**Questions to answer:**
**A)** From the article on Kuwait's expatriate workers below, set down the passage from "However, the collapse" to "the demographic problem." word for word.
**B)** In the article on Kuwait's expatriate workers below, what share of the total population does the government aim to limit non-Kuwaitis to?
[Opening Source text section]
Kuwait seeking to deport unskilled expat workers

‘Bid to create job opportunities for Kuwaitis’

KUWAIT CITY, Sept 13: “Kuwait, after depending heavily on “low-cost” foreign workers from countries in the Middle East and Asia in particular, said the cashstrapped Kuwaiti government last month would not renew work permits for expatriates over the age of sixty, as of next January, especially those who do not hold university degree”, reports Al-Anba daily quoting the Arabian Business Newspaper. The company cited interviews with a number of workers in low-wage professions, including Egyptian citizen Marzouq Muhammad who told AFP that “after more than 45 years working as car washer in Kuwait to cover his living expenses, he will be forced to leave Kuwait at any time”.

Economic problems and the coronavirus stir anti-expatriate sentiments, and this 65-year-old man is among the tens of thousands of people who have to leave Kuwait, after the country had been hit hard by the oil prices crash this year. Kuwait, like other Gulf Cooperation Council countries, relies heavily on low-cost foreign labor, especially workers from the Middle East and Asia, as many of them arrive in their youth to take modest, unskilled jobs and professions that most citizens who prefer high-paying government positions avoid.

However, the collapse of oil revenues, which is a vital source of state revenue, forces a rethinking of the financial situation, as government seeks to determine the number of non-Kuwaitis at 30 percent of the total population of 4.8 million people, compared to the current 70 percent to solve the demographic problem.

Kuwait aims, as part of its endeavor to diversify its economy, to rely more on Kuwaitis to work in all professions.

Iranian citizen Hassan Ali, who is among the more than 68,000 expatriates whose visas will not be renewed, said “leaving a country where he has spent more than half of his 67 years on earth would be a tragic thing”.

Ali, a vegetable seller in Mubarakiya Market, declared: “I got married here, I had my children and lived my life in Kuwait, and it is difficult for me to simply leave, after all these years.”
[Closing Source text section]
[Opening Provided material section]
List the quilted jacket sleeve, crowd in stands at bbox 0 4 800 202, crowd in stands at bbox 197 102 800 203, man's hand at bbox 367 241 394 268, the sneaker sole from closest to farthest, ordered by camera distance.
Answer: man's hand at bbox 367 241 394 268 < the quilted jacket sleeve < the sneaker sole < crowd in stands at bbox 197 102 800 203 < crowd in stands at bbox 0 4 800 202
[Closing Provided material section]
**Responses to the tasks:**
**A)**
However, the collapse of oil revenues, which is a vital source of state revenue, forces a rethinking of the financial situation, as government seeks to determine the number of non-Kuwaitis at 30 percent of the total population of 4.8 million people, compared to the current 70 percent to solve the demographic problem.

**B)** 30 percent